#### Instructions:
1. According to the article about Kae Lee, when did she become director of the Federal Way Senior Center Food Bank?
2. Name every person whose words appear in quotation marks in the article about Kae Lee.

#### Excerpt to read:
Six days a week, 68-year-old Kae Lee bustles around the Federal Way Senior Center Food Bank. Her small stature, kind heart, and warm brown eyes give way to a powerful voice and speedy pace.
If you don’t keep up — well, that’s on you.
The FWSC Food Bank (4016 S. 352nd Street in Auburn) grew from the ground up with a handful of volunteers in 2011. Lee, who retired from her previous career with the Simpson Pulp and Paper Mill in Tacoma in 2017, began volunteering as a technology tutor at the senior center. She became the director of the food bank in June 2019.
“I love to help people. That’s what keeps me going,” said Lee, the Mirror’s Hometown Hero for the month of April. She said helping people is “the right thing to do,” and hopes that if she was ever in need, people would be kind enough to lend a hand.
She volunteers approximately 30 hours every week, scheduling volunteer drivers to pick up food from various grocery stores, and organizing teams to sort and pack donations in preparation of the weekly drive-thru style food bank each Monday and Thursday from 9 a.m. to noon. Her husband, Marlon, is one of the drivers.
Lee accepts praise and the Hometown Hero nomination with grace, but is quick to cast the spotlight of compliments on the volunteers of the food bank — the dozens of hands who make it possible to feed over 300 families per week.
“I look at this place as: we own this all together,” she said. “There’s no way this place can run with just one person.”
For several of the approximately 60 dedicated volunteers at the Federal Way Senior Center Food Bank, Lee is the reason they volunteer.
“She’s so kind to volunteers, everybody wants to work with her,” said Sandra Shull, who has volunteered at the food bank for about three years.
Loretta Herrmann, who has been a food bank volunteer for about two years, said Lee is the hardest working person she’s ever known.
“I would’ve hoped for her as a boss in the real world,” Herrmann said. “She has a passion for helping people.”
One of Lee’s strongest talents is the ability to support others, several volunteers noted. Volunteers range in age from 16 to 92 years old, and Lee has a knack for placing people in the right positions at the food bank to thrive.
In 2020, about 9,000 households (or 37,000 individuals) were served by the food bank.
Amid the massive jump in community members to feed, Lee remains upbeat, cheerful and so generous, said community member and volunteer Shelley Pauls.
“There are many logistics to navigate through, especially with COVID,” Pauls said. “[Lee] makes it look easy, even though we know it’s exhausting.”
Last spring, Lee and Shelley Puariea, executive director of the Federal Way Senior Center, partnered with the USDA Farm to Family Food Program. This partnership made it possible to expand by sharing pallets of boxes to churches, food banks and a variety of other local nonprofits, Pauls said.
The food bank receives 20 pallets (31,000 pounds) of fresh, nutritious food that is given to the community each week.
Volunteering each week allows you to build a relationship with the community members, learn their likes and dislikes, and get to know their families, said 16-year-old Marvin Caoagdan.
“I feel closer to the community than ever,” said Olivia Brooks, 16, who has volunteered for nearly two years. Both Marvin and Olivia agreed Lee’s drive, work ethic and kindness are what brings them back each week.
Lee prides herself on her team of volunteers and their desire to go the extra mile to make food bank visits special for each visitor. What sets the FWSC Food Bank apart from others in the area is that there are no qualifications or limits on who can receive food. Any person who shows up receives a selection of food and other on-hand resources, such as pet food and accessories, diapers and even flowers.
“As opposed to a company working for a profit, we all have the goal of feeding people,” Lee said.

#### Listed entries:
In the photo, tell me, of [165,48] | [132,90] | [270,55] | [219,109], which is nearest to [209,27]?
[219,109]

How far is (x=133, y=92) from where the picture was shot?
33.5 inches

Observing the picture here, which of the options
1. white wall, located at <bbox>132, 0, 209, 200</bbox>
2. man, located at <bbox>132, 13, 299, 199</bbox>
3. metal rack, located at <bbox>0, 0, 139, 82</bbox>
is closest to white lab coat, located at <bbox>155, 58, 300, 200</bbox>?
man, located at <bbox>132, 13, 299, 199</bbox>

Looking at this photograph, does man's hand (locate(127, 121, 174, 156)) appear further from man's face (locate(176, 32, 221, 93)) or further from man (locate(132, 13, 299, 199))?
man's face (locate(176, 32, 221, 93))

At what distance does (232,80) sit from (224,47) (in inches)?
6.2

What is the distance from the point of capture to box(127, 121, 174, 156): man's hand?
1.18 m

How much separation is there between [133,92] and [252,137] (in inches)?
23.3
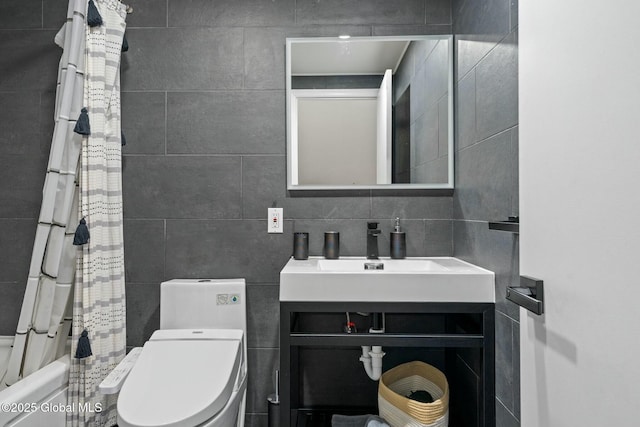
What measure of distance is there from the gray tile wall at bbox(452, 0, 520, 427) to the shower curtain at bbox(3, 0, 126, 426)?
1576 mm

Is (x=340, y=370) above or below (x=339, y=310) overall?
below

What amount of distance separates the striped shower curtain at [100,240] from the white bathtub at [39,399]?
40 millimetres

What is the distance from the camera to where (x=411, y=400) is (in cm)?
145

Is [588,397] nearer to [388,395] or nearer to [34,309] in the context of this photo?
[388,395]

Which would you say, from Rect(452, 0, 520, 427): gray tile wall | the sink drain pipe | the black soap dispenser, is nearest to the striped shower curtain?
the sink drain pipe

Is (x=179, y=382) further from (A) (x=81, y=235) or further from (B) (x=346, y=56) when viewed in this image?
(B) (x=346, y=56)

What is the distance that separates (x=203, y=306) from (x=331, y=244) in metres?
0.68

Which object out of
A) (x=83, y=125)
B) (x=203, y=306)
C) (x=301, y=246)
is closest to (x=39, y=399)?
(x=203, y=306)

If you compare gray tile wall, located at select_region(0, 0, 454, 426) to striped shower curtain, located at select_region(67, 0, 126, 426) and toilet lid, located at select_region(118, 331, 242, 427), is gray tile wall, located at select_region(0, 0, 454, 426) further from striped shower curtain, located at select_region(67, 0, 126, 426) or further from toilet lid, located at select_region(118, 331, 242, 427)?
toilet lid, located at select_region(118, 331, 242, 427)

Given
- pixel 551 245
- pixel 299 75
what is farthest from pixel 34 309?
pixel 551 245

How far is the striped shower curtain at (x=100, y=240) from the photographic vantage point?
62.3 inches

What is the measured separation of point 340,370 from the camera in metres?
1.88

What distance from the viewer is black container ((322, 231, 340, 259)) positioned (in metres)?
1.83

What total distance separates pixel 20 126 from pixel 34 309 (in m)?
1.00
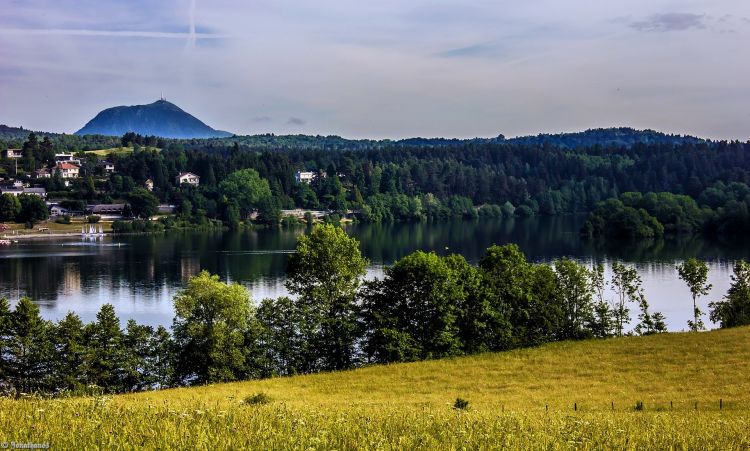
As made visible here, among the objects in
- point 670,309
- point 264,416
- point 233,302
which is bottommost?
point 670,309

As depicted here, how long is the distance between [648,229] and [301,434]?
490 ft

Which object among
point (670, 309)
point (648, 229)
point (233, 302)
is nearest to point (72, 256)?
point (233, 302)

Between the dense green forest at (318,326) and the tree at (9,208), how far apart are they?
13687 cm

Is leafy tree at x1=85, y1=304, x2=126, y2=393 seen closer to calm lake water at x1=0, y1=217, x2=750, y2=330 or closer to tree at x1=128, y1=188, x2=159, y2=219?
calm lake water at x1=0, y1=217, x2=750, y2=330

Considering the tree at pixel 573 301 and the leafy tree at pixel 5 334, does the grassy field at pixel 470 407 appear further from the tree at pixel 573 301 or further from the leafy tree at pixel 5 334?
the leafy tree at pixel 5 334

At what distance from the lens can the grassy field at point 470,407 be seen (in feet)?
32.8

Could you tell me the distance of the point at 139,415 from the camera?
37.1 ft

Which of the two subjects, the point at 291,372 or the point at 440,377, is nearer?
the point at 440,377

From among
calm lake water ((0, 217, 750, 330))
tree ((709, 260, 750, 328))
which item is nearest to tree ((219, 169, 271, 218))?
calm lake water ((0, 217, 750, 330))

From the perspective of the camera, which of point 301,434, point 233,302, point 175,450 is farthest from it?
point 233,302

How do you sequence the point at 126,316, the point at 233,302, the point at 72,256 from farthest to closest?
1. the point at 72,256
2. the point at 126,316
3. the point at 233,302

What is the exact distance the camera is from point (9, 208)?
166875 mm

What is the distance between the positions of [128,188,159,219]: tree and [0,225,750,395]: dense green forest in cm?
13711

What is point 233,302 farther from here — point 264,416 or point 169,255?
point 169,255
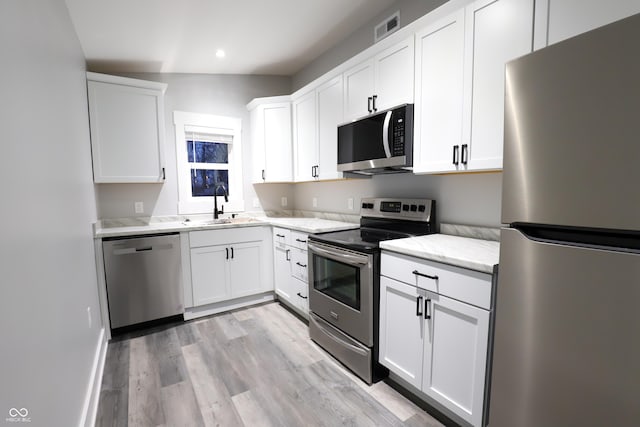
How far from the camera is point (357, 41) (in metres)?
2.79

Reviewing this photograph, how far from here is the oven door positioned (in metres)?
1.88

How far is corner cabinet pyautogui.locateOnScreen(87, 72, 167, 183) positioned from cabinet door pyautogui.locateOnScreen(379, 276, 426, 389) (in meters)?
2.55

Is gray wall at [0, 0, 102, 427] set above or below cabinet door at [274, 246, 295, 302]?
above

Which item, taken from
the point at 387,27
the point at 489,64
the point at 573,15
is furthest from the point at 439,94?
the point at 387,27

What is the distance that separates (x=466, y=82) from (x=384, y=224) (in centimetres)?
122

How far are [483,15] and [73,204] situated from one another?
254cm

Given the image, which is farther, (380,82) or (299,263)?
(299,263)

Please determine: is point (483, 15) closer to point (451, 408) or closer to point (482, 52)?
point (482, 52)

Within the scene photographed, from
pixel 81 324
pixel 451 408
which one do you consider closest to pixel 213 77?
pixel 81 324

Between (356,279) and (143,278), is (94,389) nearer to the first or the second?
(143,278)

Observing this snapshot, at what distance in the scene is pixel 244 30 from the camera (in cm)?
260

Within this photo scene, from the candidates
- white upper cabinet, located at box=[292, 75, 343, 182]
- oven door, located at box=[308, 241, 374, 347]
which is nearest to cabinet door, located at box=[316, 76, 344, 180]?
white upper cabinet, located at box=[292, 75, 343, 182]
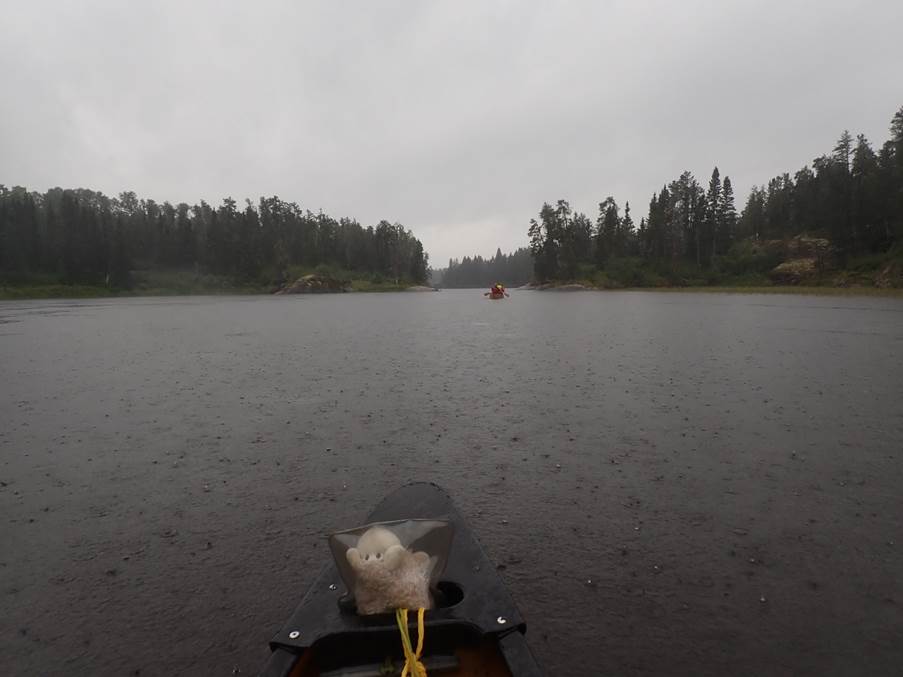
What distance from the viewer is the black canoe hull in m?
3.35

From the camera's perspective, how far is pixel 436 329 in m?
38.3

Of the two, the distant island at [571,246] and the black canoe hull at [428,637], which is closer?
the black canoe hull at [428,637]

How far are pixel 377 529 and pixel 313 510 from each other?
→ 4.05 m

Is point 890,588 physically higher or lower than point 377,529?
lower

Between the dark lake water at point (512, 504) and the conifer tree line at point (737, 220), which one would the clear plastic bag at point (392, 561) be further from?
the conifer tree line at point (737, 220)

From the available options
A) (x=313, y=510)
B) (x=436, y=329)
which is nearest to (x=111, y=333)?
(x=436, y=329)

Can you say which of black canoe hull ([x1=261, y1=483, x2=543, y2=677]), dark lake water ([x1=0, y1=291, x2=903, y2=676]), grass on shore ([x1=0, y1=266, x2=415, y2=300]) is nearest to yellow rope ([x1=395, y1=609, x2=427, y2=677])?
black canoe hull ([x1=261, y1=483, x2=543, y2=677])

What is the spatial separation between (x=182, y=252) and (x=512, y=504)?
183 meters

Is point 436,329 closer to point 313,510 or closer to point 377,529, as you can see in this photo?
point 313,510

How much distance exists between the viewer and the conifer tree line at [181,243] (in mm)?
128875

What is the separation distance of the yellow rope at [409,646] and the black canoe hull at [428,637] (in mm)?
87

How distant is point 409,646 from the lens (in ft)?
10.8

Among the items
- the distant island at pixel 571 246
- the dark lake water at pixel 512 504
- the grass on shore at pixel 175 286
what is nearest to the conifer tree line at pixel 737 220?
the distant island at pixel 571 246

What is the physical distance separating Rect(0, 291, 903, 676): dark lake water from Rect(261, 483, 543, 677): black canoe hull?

#### Written responses:
1. June 2019

2. Kae Lee, Sandra Shull, Loretta Herrmann, Shelley Pauls, Olivia Brooks